— Excerpt provided —
....

Full of terrible advices, he never wrote anything significant (in scope and notoriety) during his time as a software engineer like many other prominent authors at the beginning of the agile era. The success is only the result of a wave of junior devs searching for some sort of guidance, something that there is a never-ending need for.

Horrible recommendations that produced a lot of code that is a pain to work on with the abundant amount of indirection it has. Really painful guys.



> The success is only the result of a wave of junior devs searching for some sort of guidance, something that there is a never-ending need for.

The issue is that, some never grown out of it. I interviewed with companies where they give the book to any new intern/junior. Then, during the hiring process, they don't even ask if you read it, they straight up ask questions about your knowledge of it. Like "What does Uncle Bob says about X in his book Clean Code?". And they constantly refers to it. Some people go as far as quoting it in PR.

The worst part being that once they leave their company, since they don't know anything else, they'll apply the same stuff elsewhere & convert their new company to it.


(English tip: advice isn't a countable noun, so you don't pluralise it)

I agree entirely. My encounters with Uncle Bob were as a junior developer receiving advice [no "s"] from other junior developers.

....

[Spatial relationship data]
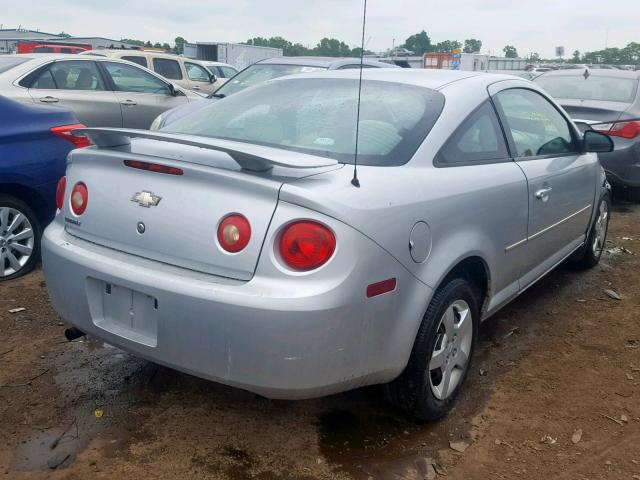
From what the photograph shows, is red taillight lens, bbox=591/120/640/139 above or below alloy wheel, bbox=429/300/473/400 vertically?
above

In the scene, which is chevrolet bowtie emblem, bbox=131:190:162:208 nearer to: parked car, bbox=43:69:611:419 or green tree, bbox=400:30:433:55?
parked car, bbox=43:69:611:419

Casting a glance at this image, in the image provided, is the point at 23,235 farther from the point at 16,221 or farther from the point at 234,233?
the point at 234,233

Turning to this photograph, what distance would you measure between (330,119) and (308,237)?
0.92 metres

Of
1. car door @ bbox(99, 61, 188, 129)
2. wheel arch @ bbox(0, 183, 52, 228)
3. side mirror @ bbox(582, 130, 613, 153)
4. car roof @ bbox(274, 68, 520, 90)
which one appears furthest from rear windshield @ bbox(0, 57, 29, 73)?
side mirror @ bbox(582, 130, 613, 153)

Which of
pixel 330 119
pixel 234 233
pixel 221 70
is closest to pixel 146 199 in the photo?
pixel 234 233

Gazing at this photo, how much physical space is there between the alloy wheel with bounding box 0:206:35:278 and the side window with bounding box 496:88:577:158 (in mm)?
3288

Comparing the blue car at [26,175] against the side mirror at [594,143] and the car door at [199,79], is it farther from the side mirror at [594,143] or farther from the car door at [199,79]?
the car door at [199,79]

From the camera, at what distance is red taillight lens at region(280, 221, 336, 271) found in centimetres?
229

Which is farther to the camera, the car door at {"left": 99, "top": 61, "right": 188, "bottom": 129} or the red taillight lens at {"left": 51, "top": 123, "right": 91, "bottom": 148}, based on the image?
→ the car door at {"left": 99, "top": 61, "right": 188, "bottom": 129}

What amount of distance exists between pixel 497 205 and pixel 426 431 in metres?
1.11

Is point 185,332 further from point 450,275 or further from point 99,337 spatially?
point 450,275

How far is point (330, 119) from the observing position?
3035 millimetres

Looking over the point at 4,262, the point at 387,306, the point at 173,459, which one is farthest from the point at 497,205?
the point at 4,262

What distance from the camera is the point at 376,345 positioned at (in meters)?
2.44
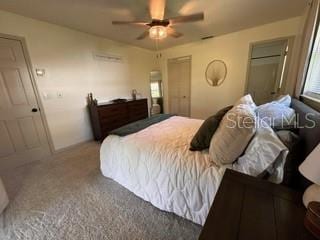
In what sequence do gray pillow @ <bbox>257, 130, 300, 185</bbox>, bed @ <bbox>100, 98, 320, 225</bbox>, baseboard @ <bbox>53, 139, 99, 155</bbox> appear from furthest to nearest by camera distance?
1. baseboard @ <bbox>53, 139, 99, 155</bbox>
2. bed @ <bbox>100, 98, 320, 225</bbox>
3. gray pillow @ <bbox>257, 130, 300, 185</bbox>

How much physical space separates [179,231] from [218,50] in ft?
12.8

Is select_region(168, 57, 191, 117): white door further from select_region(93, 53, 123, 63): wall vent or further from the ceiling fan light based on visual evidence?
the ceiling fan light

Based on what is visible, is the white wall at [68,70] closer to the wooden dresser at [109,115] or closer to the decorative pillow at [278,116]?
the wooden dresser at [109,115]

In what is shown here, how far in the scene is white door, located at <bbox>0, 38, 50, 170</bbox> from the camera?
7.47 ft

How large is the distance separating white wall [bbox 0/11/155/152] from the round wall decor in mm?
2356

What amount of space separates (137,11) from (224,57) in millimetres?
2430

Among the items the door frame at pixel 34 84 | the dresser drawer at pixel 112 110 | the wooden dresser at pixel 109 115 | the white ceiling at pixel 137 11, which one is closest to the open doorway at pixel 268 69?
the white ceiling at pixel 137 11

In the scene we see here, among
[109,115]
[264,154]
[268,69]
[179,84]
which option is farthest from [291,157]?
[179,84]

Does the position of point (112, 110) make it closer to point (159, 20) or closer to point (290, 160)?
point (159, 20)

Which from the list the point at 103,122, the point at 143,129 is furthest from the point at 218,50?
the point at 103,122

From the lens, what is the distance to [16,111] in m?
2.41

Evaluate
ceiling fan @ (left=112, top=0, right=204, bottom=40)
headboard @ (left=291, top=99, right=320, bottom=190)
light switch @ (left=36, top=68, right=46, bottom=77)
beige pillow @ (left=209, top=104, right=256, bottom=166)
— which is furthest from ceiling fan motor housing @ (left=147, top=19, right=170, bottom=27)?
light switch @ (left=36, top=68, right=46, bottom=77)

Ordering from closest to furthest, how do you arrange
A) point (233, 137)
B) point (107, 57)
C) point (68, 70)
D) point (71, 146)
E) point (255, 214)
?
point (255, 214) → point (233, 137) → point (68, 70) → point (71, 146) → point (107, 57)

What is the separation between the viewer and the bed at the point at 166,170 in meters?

....

— Task set —
1) Reproduce the comments about Uncle Bob's advice word for word, in full.
2) Find every line of the listing containing the string "pillow" and copy each of those lines.

— Per-task answers —
1)
Full of terrible advices, he never wrote anything significant (in scope and notoriety) during his time as a software engineer like many other prominent authors at the beginning of the agile era. The success is only the result of a wave of junior devs searching for some sort of guidance, something that there is a never-ending need for.

Horrible recommendations that produced a lot of code that is a pain to work on with the abundant amount of indirection it has. Really painful guys.



> The success is only the result of a wave of junior devs searching for some sort of guidance, something that there is a never-ending need for.

The issue is that, some never grown out of it. I interviewed with companies where they give the book to any new intern/junior. Then, during the hiring process, they don't even ask if you read it, they straight up ask questions about your knowledge of it. Like "What does Uncle Bob says about X in his book Clean Code?". And they constantly refers to it. Some people go as far as quoting it in PR.

The worst part being that once they leave their company, since they don't know anything else, they'll apply the same stuff elsewhere & convert their new company to it.


(English tip: advice isn't a countable noun, so you don't pluralise it)

I agree entirely. My encounters with Uncle Bob were as a junior developer receiving advice [no "s"] from other junior developers.

2)
In what sequence do gray pillow @ <bbox>257, 130, 300, 185</bbox>, bed @ <bbox>100, 98, 320, 225</bbox>, baseboard @ <bbox>53, 139, 99, 155</bbox> appear from furthest to nearest by camera distance?
3. gray pillow @ <bbox>257, 130, 300, 185</bbox>
Based on what is visible, is the white wall at [68,70] closer to the wooden dresser at [109,115] or closer to the decorative pillow at [278,116]?
beige pillow @ (left=209, top=104, right=256, bottom=166)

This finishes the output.